SET PROBLEM
Pictures appear in the records below; write out everything else exactly.

******************************

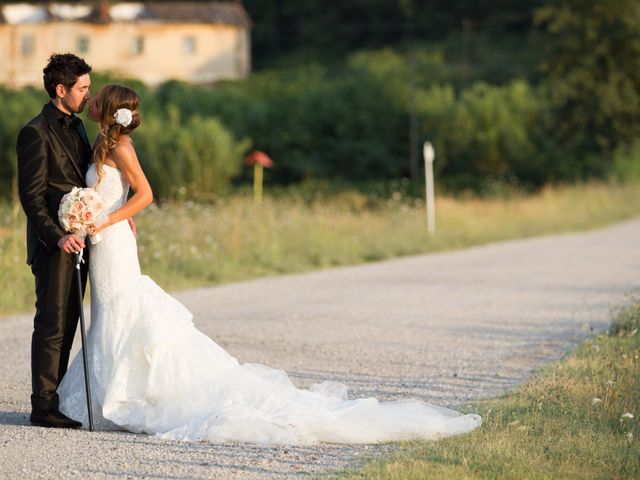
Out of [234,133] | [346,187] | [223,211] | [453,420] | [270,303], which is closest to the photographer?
[453,420]

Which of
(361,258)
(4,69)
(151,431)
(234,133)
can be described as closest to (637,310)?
(151,431)

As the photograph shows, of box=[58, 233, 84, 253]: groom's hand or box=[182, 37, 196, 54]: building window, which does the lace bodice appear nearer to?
box=[58, 233, 84, 253]: groom's hand

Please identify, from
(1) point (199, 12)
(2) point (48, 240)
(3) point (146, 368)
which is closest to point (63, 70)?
(2) point (48, 240)

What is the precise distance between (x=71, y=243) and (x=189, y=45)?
65011mm

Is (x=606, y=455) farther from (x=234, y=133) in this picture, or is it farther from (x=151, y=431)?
(x=234, y=133)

******************************

RESULT BELOW
Out of [234,133] | [346,187] | [223,211] | [453,420] | [270,303], which is closest to the photographer?
[453,420]

Which of
(361,258)
(4,69)
(151,431)
(234,133)
can be described as closest to (637,310)?
(151,431)

As the photograph shows, of box=[58, 233, 84, 253]: groom's hand or box=[182, 37, 196, 54]: building window, which does the lace bodice appear nearer to?
box=[58, 233, 84, 253]: groom's hand

Please identify, from
(1) point (199, 12)
(2) point (48, 240)
(3) point (146, 368)
which is closest to point (63, 70)?
(2) point (48, 240)

What is the precise distance between (x=71, y=243) and (x=189, y=45)?
65011mm

Is (x=606, y=455) farther from (x=234, y=133) in this picture, or is it farther from (x=151, y=431)?
(x=234, y=133)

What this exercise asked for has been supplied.